Kris James Mitchener, Kirsten Wandschneider, and Kevin Hjortshøj O’Rourke | Cato Institute

In the words of Robert J. Samuelson, “The ghost of Smoot‐​Hawley seems to haunt President Trump.” As fears of a trade war between the United States and China grew after the U.S. presidential election of 2016, many commentators drew this link between the signing of the Smoot‐​Hawley Tariff Act of 1930 and recent trade disputes. And the consensus was that the trade wars of the 1930s were an ominous portent of what might await the world if Donald Trump’s protectionist impulses were not checked.

Empirical and theoretical interest in understanding the effects of trade wars has surged in response to the recent U.S.-China trade war. The fast‐​moving literature focuses on the effects of the tariff increases of 2018–2019 on U.S. manufacturing employment, producer prices, and capital expenditure of firms as well as consumer welfare losses in the form of higher prices and nearly complete pass‐​through.
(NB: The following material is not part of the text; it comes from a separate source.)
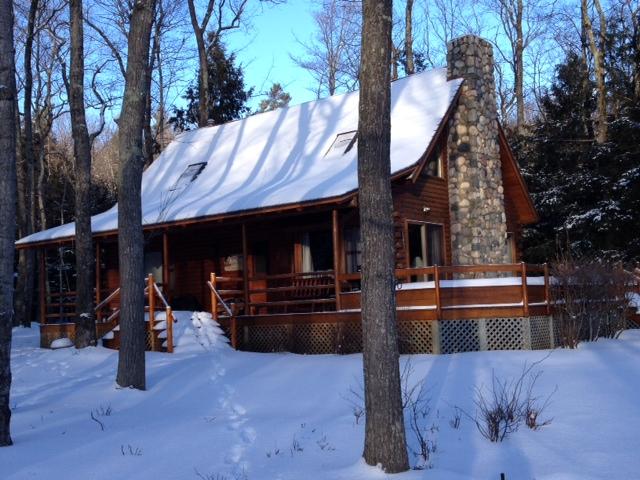 Michigan Cabin A week- long stay at a Harbor Springs area cabin located on Lake Michigan with snow skiing nearby This cabin, located in a private community just outside quaint Harbor Springs,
This was by no means the first trade war in which the United States was a combatant. However, while economists have for decades used the tariff wars sparked by the Smoot‐​Hawley legislation of June 1930 as a cautionary tale of what can go wrong when protectionism gets out of hand, remarkably little quantitative research has been conducted on the Smoot‐​Hawley trade war. Even more surprisingly, perhaps for nonspecialists, the general conclusion of quantitative economic historians who have explored the effects of 1930s protectionism is that it had less impact than was traditionally thought. The point is straightforward: the collapse in gross domestic product during the Great Depression was so large that, on its own, it can explain the bulk of the trade collapse of 1929–1933; there is relatively little left over to explain the decline in trade. Our work aims to fill this gap in the literature. We estimate the quantitative impact of the Smoot‐​Hawley trade war on trade flows and conclude that it was big.